Luke's forgives Vader
Following the meeting with the temptress, the meeting with the father is the next step along the hero's journey. This is the center point of the journey, and all the previous steps the hero has taken along their quest have moved towards this moment. It is now that the hero must confront and be initiated by whatever holds the ultimate power in his or her life. In many myths and stories this is the father of the hero, though it does not have to be a male; just someone or thing with incredible power.
Professor Joseph Campbell: "Atonement consists of an abandonment of the attachment to ego itself, and that is what is difficult. One must have a faith that the father is merciful, and then a reliance on that mercy. The problem of the hero going to meet the father is to open his soul beyond terror to such a degree that he will be ripe to understand how the sickening and insane tragedies of this vast and ruthless cosmos are completely validated in the majesty of Being. The hero transcends life with its peculiar blind spot and for a moment rises to a glimpse of the source. He beholds the face of the father, understands—and the two are atoned."
This central step is all about acceptance. Acceptance of the fact that the universe in all its chaotic madness and glorious reason is bound together in an indestructible whole. In making peace with the father, who in the story can be an actual parent, a god, or something inside the hero's own head, the hero is accepting that which they have striven against for the first half of their journey.
In many myths, parental figures represent the need for the hero to break free from childhood into adulthood. The father figure may be portrayed as threatened by the rise of the hero and so establishes a horrifying conflict. The hero seeks "at-one-ment" with the father, having faith that they are merciful. In turn, the father undergoes a change of heart and the fearful image dissolves, releasing the hero from peril through reconciliation, forgiveness and mercy. Just as the mother may be portrayed as good or evil, so can the father figure, the contrast representing the dual role of the parent that the hero must accept and become.
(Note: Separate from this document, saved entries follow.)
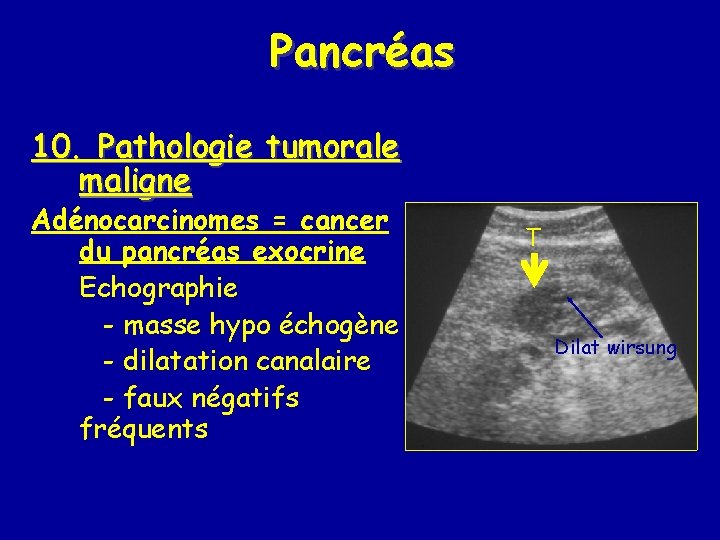 Pancréas

10. Pathologie tumorale maligne

Adénocarcinomes = cancer du pancréas exocrine

Echographie

- masse hypo échogène

- dilatation canalaire

- faux négatifs fréquents

T

Dilat wirsung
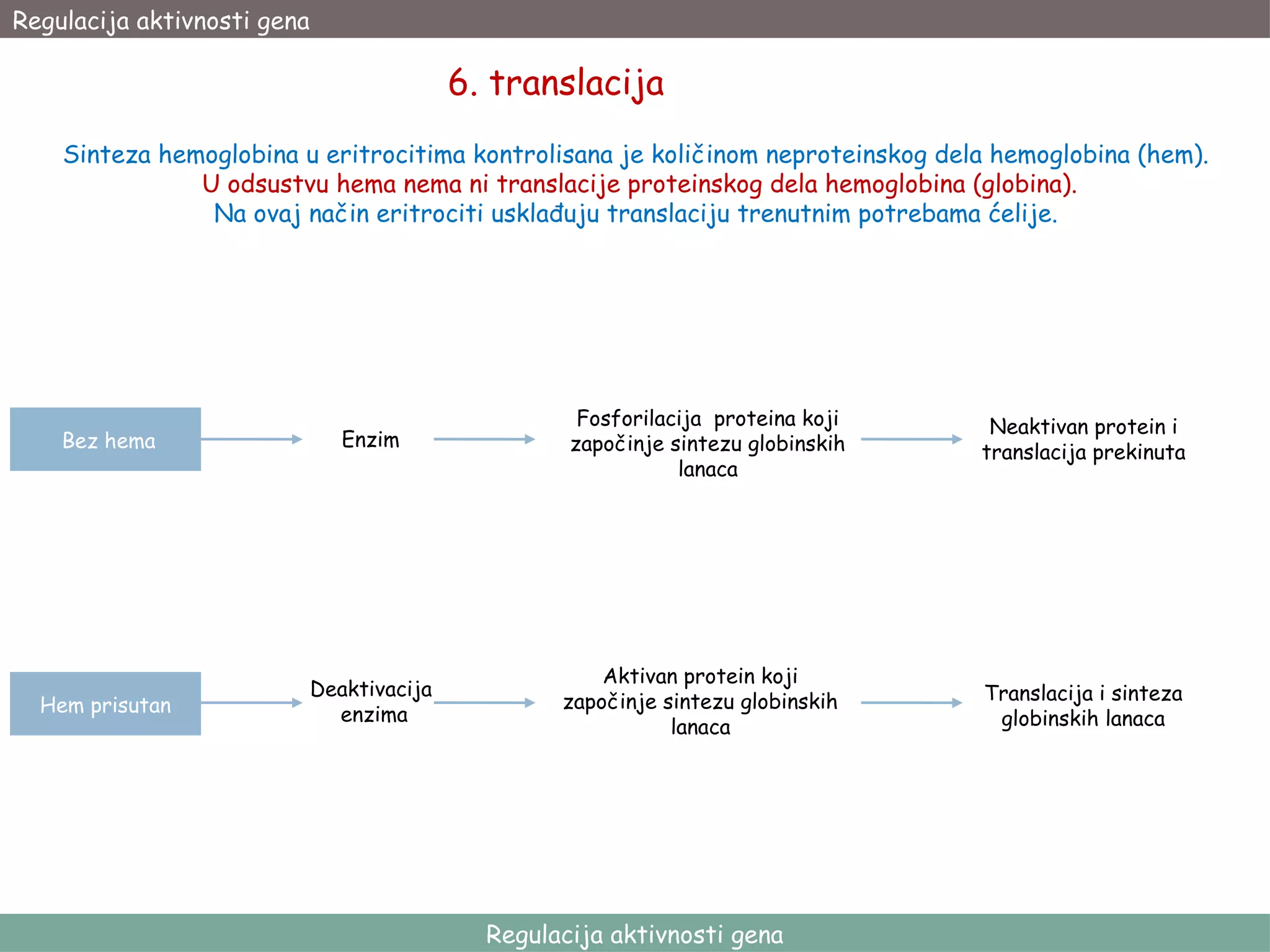 Regulacija aktivnosti gena

6. translacija

Sinteza hemoglobina u eritrocitima kontrolisana je količinom neproteinskog dela hemoglobina (hem).
U odsustvu hema nema ni translacije proteinskog dela hemoglobina (globina).
Na ovaj način eritrociti usklađuju translaciju trenutnim potrebama ćelije.

Bez hema

Enzim

Fosforilacija proteina koji započinje sintezu globinskih lanaca

Neaktivan protein i translacija prekinuta

Hem prisutan

Deaktivacija enzima

Aktivan protein koji započinje sintezu globinskih lanaca

Translacija i sinteza globinskih lanaca

Regulacija aktivnosti gena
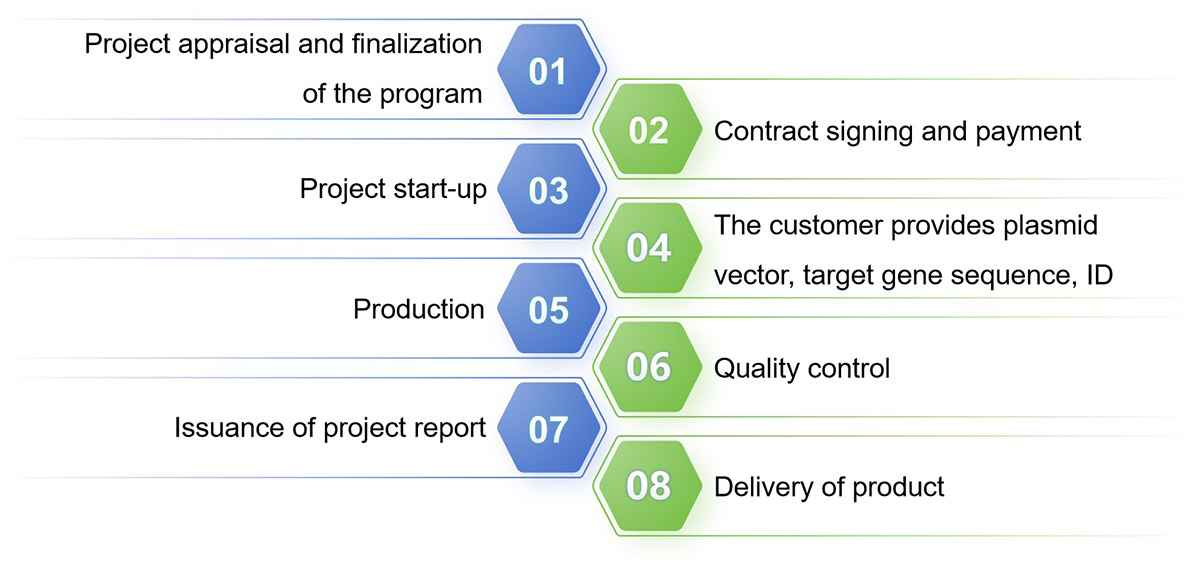 Project appraisal and finalization of the program
01
02
Contract signing and payment
Project start-up
03
04
The customer provides plasmid vector, target gene sequence, ID
Production
05
06
Quality control
Issuance of project report
07
08
Delivery of product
If the meeting with the goddess represents the acceptance and unification of the disparate parts of our emotional being, then the meeting with the father represents our understanding and acceptance of our thoughts. In other words, after atonement with the father, the hero ceases to wonder why they suffer. They learn to see that which they saw before as "negative" as an expression of the divine spirit just as much as the blessings they receive. We tend to search for some kind of explanation for misfortunes like illness, disaster, poverty, and death. Myths teach us that the reasons of the divine aren’t necessary for us to know, and that we aren't plagued with such things because we did something wrong. Perhaps the wisest we can do in the face of such disasters is calm ourselves by recognizing them as learning experiences because they certainly help us grow.
The trials that the father puts the hero through are meant to ensure that they’re mature enough to handle greater knowledge and power. Thus the hero undergoes a rebirth, from one who depended on rules and lessons from past authorities to one who gets full permission to violate those rules and lessons as well as take full responsibility for them.